In the early days of the App Store, search wasn’t really that important. With relatively few apps (and very few good apps), the directory/browse experience was ideal. For those of you who were around/pubescent during dotcom #1, that might remind you of a nimble upstart at the time– Yahoo. They proposed to categorize and organize all of the worthwhile content on the internet and did a truly outstanding job– for a while. Eventually, the web got too big and Yahoo Directory collapsed under it.

Enter: Apple. Proposing to categorize and organize all of the world’s apps. You can see the cracks forming. So what will Google do?

Mark my words, Google will onebox mobile app results. Hell, it might (should?) add an “Apps” vertical. If it did, it’d almost instant eclipse the App store in importance for most developers.

I know, I know.  It’s a bold prediction.  Hear me out.

Google has been working on search innovation for a decade and they’re getting damn good at ferreting out intent from your search queries.  In recent years, they’ve done what’s called oneboxing.  If they can confidently guess what information you want (or at least what search vertical you’re interested in), they tack it onto the top of the search results.  You’ve seen it thousands of time now.  Search for “weather seattle”, a stock ticker symbol like AAPL, or append the word “video” to any search.  Despite their brutal campaign against the folks in the world of SEO, Google is still better at search than anybody.

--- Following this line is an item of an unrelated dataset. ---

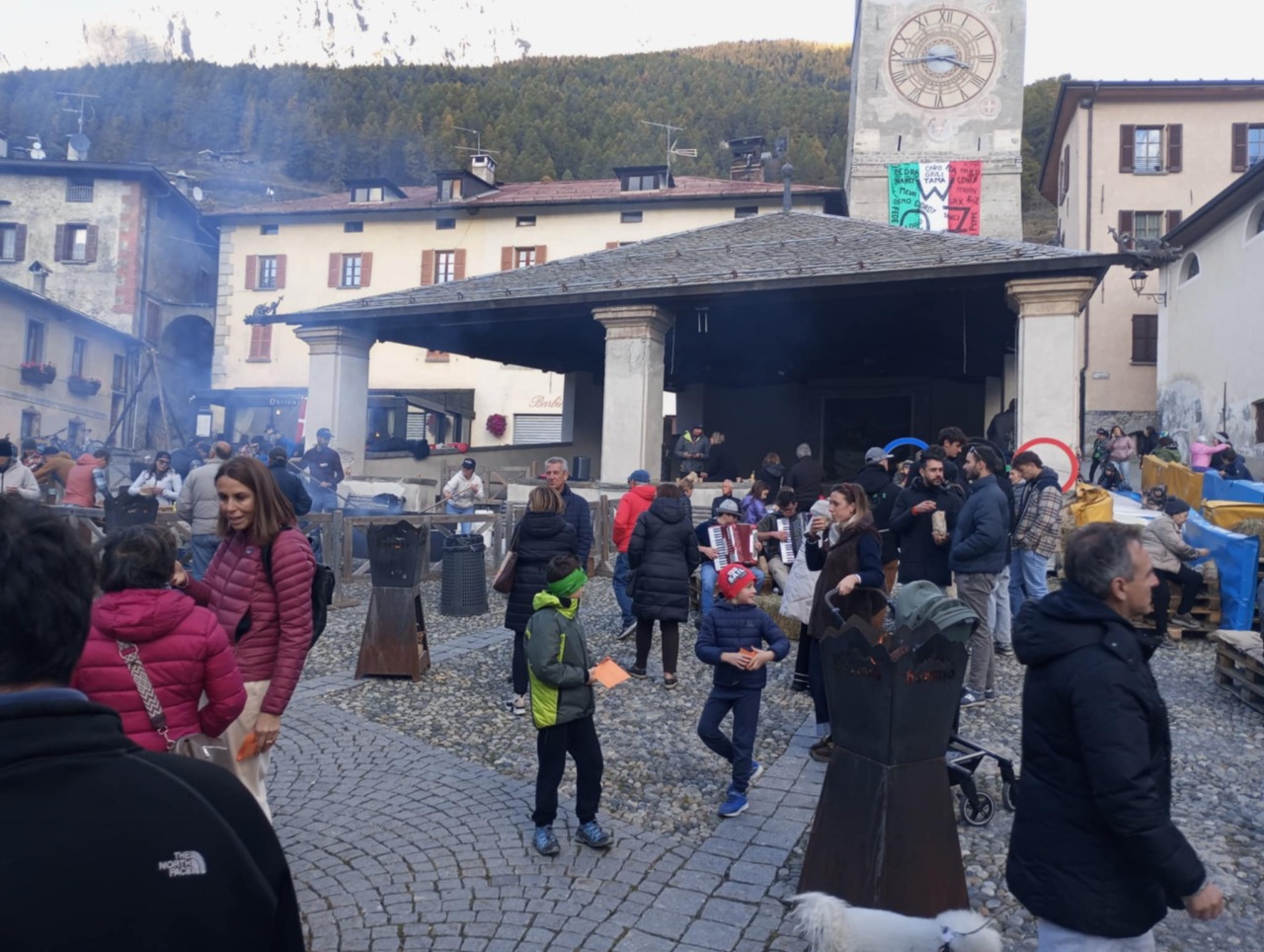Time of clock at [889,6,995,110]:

If you’re searching in a mobile browser for “Angry Birds”, there’s a pretty good chance that you’re looking to download it– and Google can trivially know what platform you’re searching on and which version might be best for you.  If you search for “currency converter” from your mobile phone are you well-served with a JavaScript-driven converter on an ad-infested web page (or worse yet, a non-functioning Flash/Java applet)?  Or would you be better served with a link to the best native app for the job?

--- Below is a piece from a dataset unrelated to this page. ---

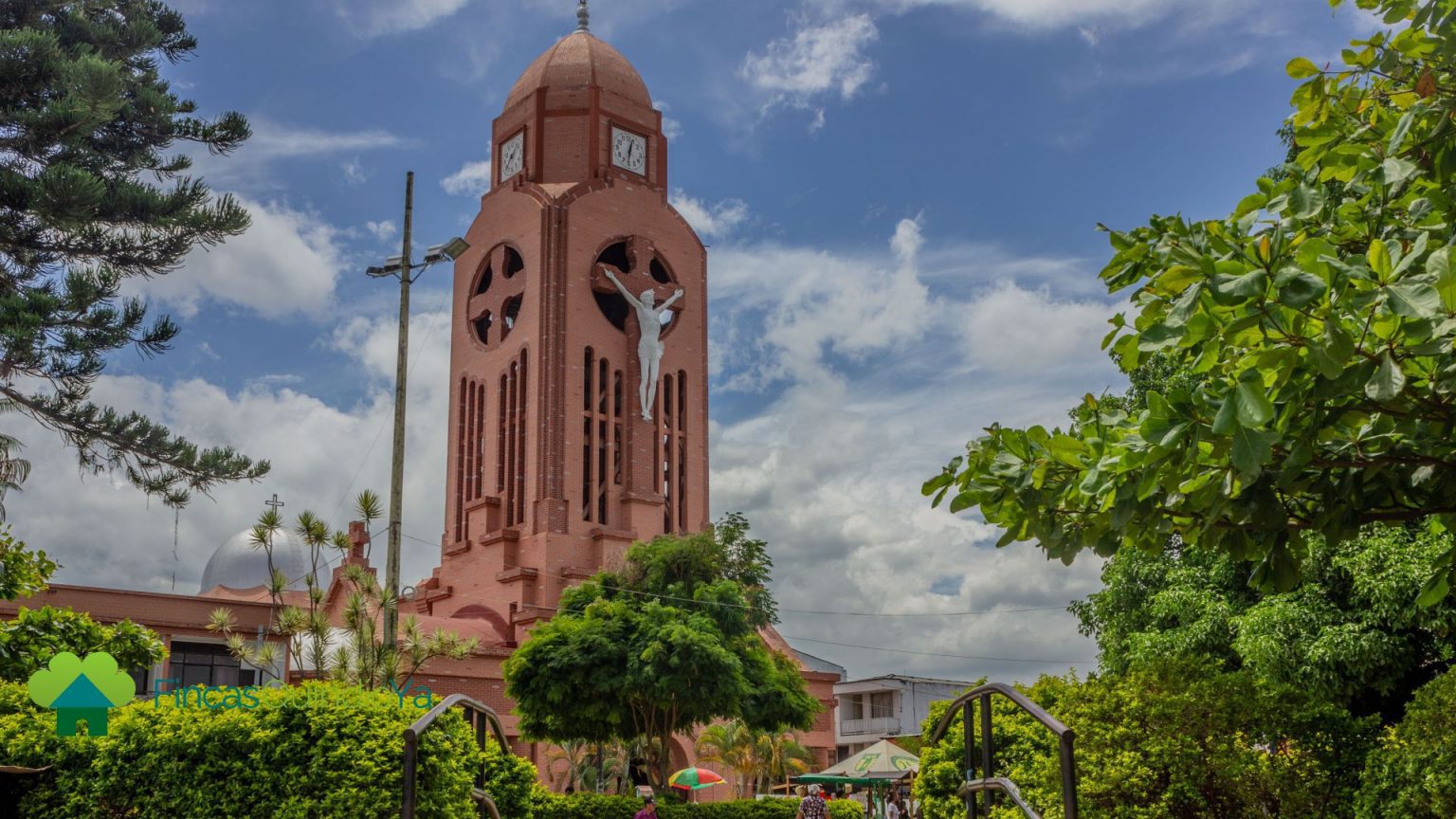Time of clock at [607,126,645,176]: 12:31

You’re probably as disgusted with App Store search as I am– it’s fine for brand searches (like “Angry Birds”) but painfully bad for category searches.  The App Store is using ridiculous algorithms, forcing developers to stuff keywords into titles and giving us the equivalent of meta-keywords to help our cause.  Hell, the App Store even uses the developer’s company name as a meaningful factor (congratulations, Currency Converter, Inc., your shot at ranking for that search term just went up!).

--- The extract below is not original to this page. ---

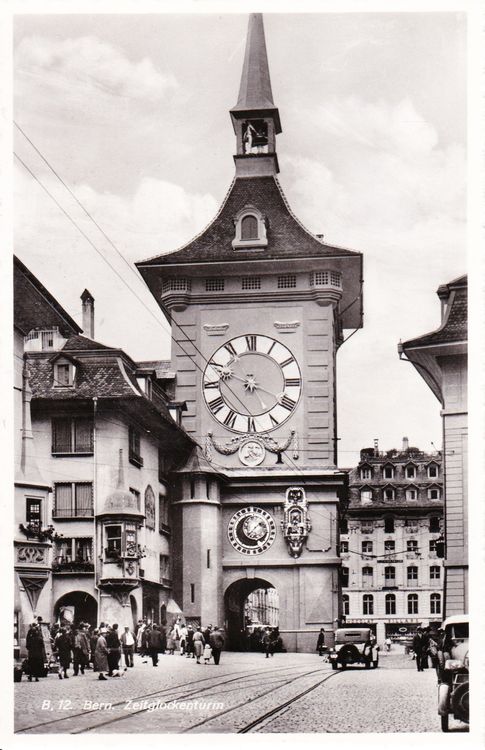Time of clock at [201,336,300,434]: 3:48
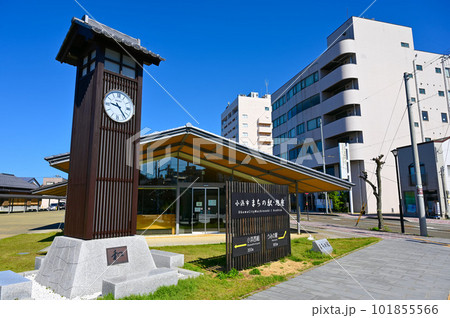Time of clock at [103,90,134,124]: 9:23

What it should do (which would require a Google-sized index of the web) is the same thing that Google does– rank based on number of links (to the app store page), the quality of those links, and the anchor text used for those links.  It could also layer in social data, ratings, active usage data, and other things that only Apple has at their fingertips.  But they probably won’t– Apple is not a search company.

But Google is.  They could be a better way to find/buy apps almost overnight.  And it’d be a huge boon to app developers for all platforms.

The Rub

The big problem here, of course, is that Google will be helping Apple sell more apps (at least when people are viewing onebox results on an iPhone).  And Apple will still be hauling in their rapacious 30% (a fair fee if Apple is bringing the customer to the table– less so if all they are doing is handling the purchase/update process).  So even if Google includes a paid spot or two in their onebox, is there enough revenue room for Google make a buck?  With game developers paying $3-5 per install on the marketing front, I think so.  Outside of games, it’s a little less clear.

So what do you think.  Will Google do this?  If they do, would it be the right move? If Apple manages to do something productive with their Chomp acquisition, will it matter?

  • http://twitter.com/brookr brook riggio

    Great idea! I don’t really see Google going for it, from an idealogical perspective, though. I could see them listing Android apps, however.

    As an aside, it seems you suggesting that Apple, who manufactures, markets, distributes, and sells every device which a developer can target, is somehow *not* brining customers to the table? I’m having a hard time seeing that perspective.

    • http://www.rescuetime.com Anonymous

       You’d see it if you spent enough time with app developers.  The App Store drives a lot of downloads if you’re in the top 25.  It’s OK if you’re in the top 50.  It falls off pretty fast after that.  They can make their own rules, but I’m not thrilled that they get 30% of revenue for customers that *I* bring to the table (via word-of-mouth from building a quality app, spending marketing dollars, PR, blog posts, etc).  Because our app isn’t in the top 50, I’m not sure how much they bring to the table, but I honestly think it’s near-zero.

      30% is a fair lead-gen tax.  It’s less fair for what I (and many other devs) get.  It’s akin to Google charging 30% for being in their index (even if you’re page 21 of search results for the keywords you care about), with your only option being de-listing yourself if you don’t want to pay.  That’s not a perfect analogy– Apple also handles delivery, updates, and ecommerce.